====== Material for this task

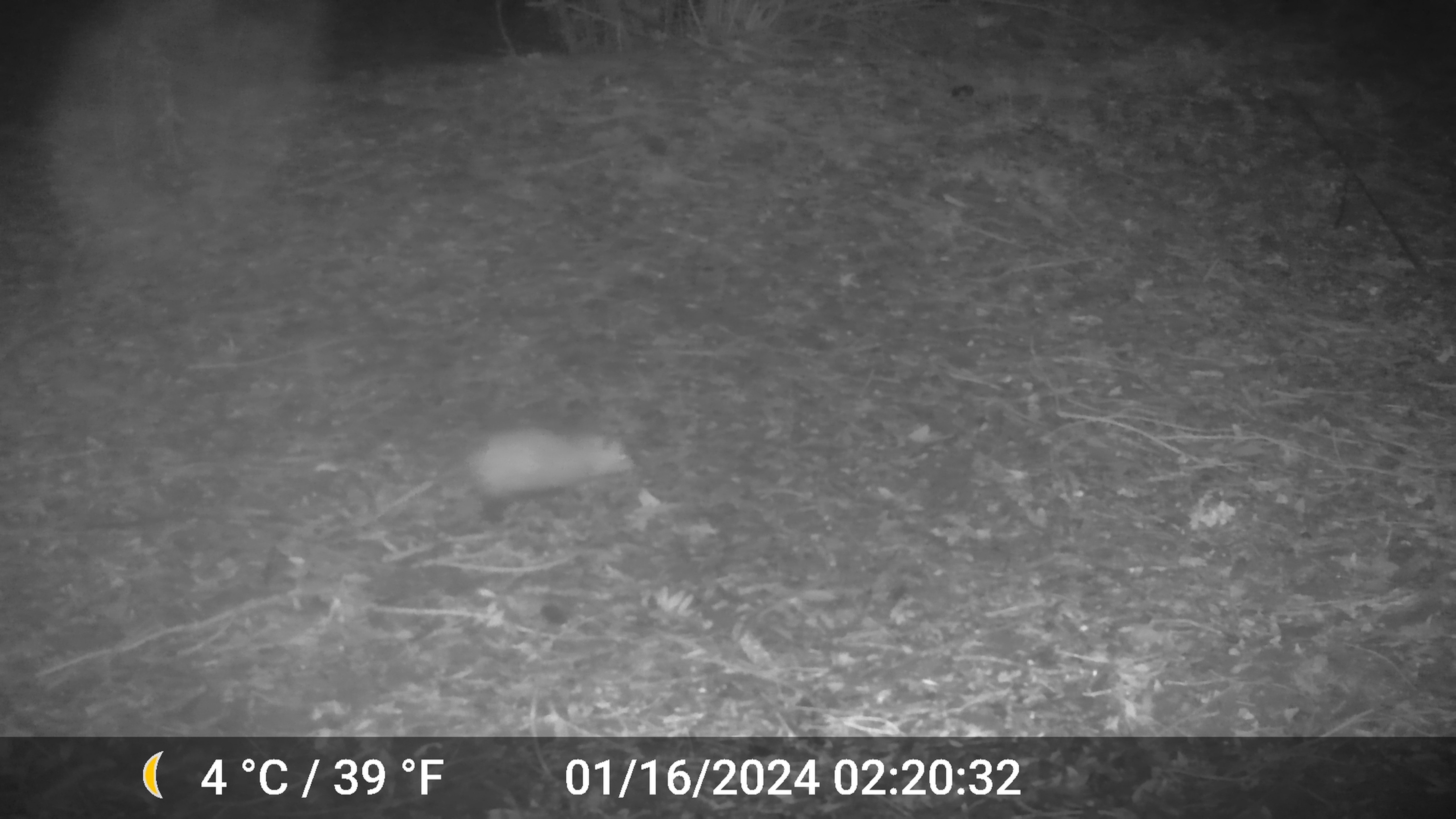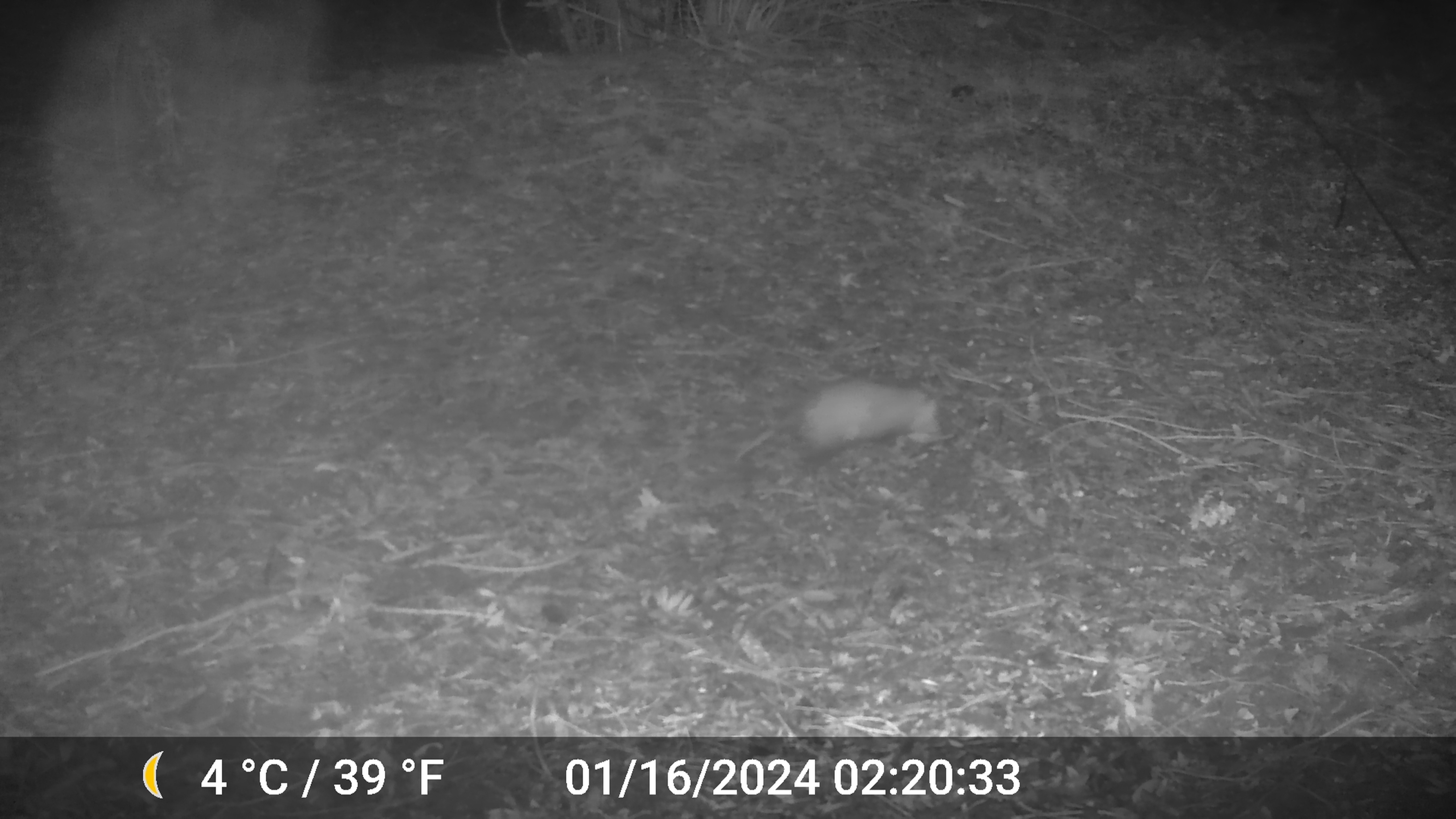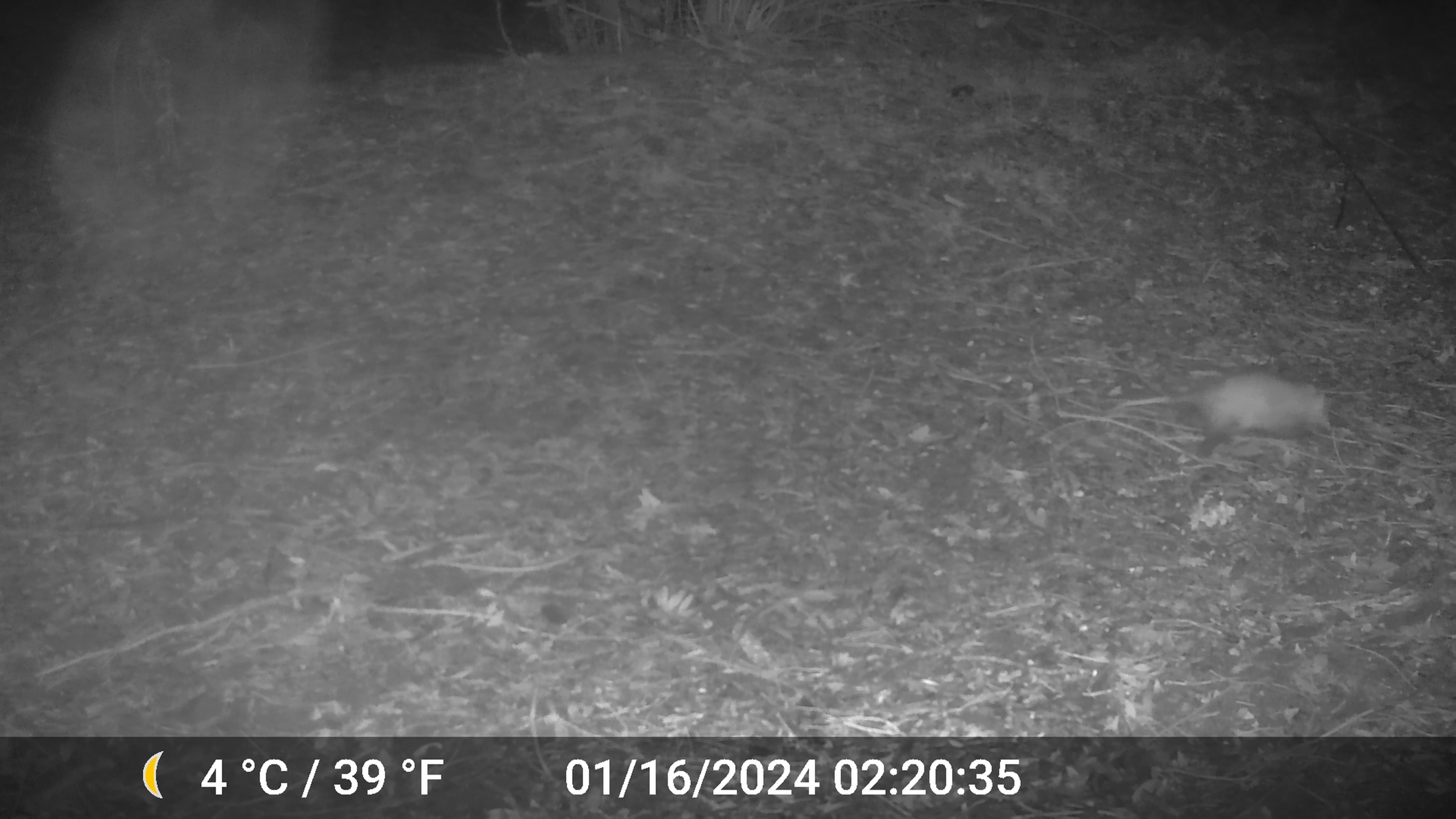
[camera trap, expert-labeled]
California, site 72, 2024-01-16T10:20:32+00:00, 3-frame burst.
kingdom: Animalia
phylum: Chordata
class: Mammalia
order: Didelphimorphia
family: Didelphidae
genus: Didelphis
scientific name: Didelphis virginiana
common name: virginia opossum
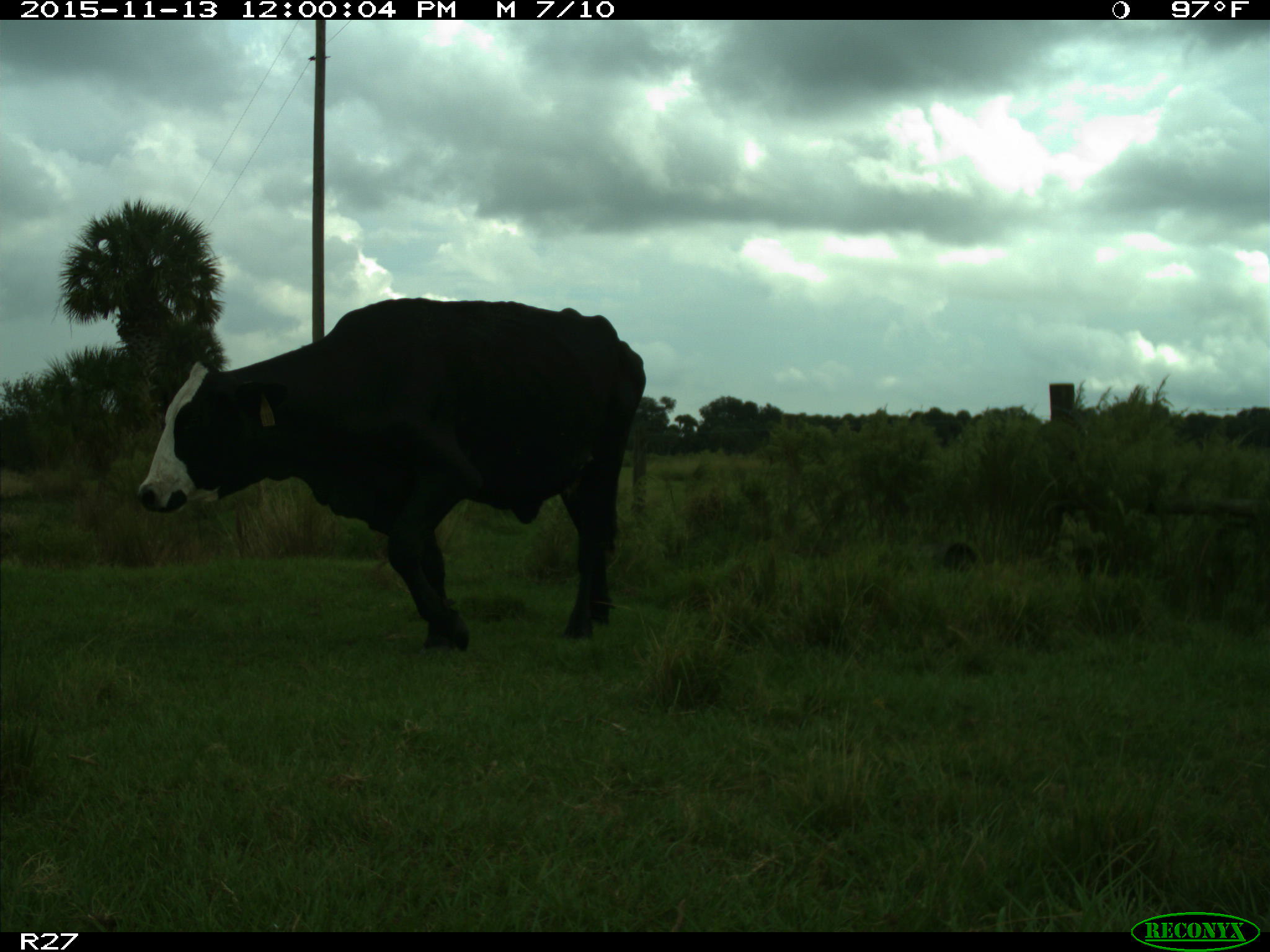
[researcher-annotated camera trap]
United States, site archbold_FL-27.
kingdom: Animalia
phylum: Chordata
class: Mammalia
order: Artiodactyla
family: Bovidae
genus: Bos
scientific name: Bos taurus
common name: domestic cow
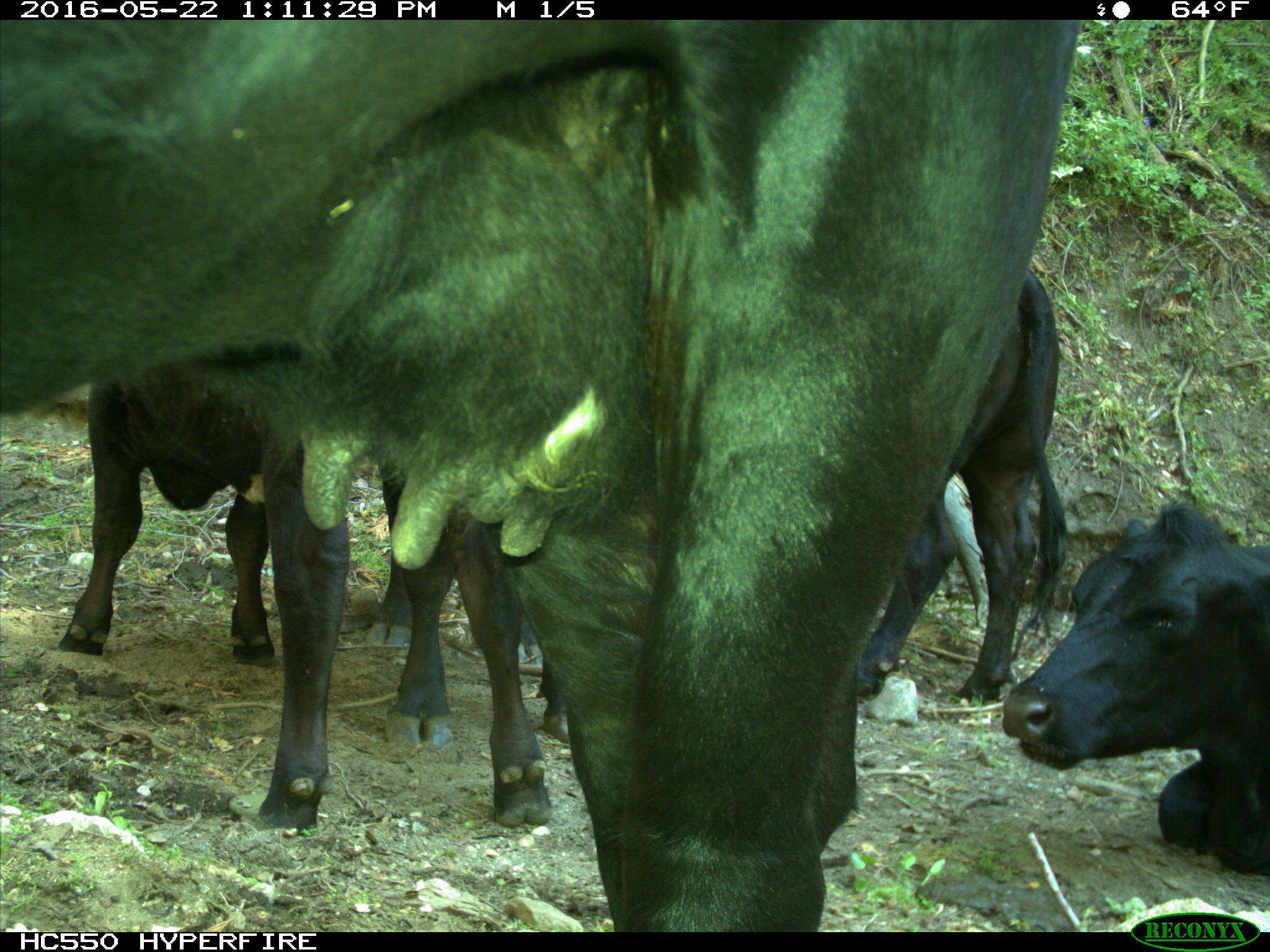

============

## [What you are asked to do]
Give the records again exactly as they stand, so that only the pictures are missing.

## [Exercise answer]
[camera trap, expert-labeled]
California, site 72, 2024-01-16T10:20:32+00:00, 3-frame burst.
kingdom: Animalia
phylum: Chordata
class: Mammalia
order: Didelphimorphia
family: Didelphidae
genus: Didelphis
scientific name: Didelphis virginiana
common name: virginia opossum
[researcher-annotated camera trap]
United States, site archbold_FL-27.
kingdom: Animalia
phylum: Chordata
class: Mammalia
order: Artiodactyla
family: Bovidae
genus: Bos
scientific name: Bos taurus
common name: domestic cow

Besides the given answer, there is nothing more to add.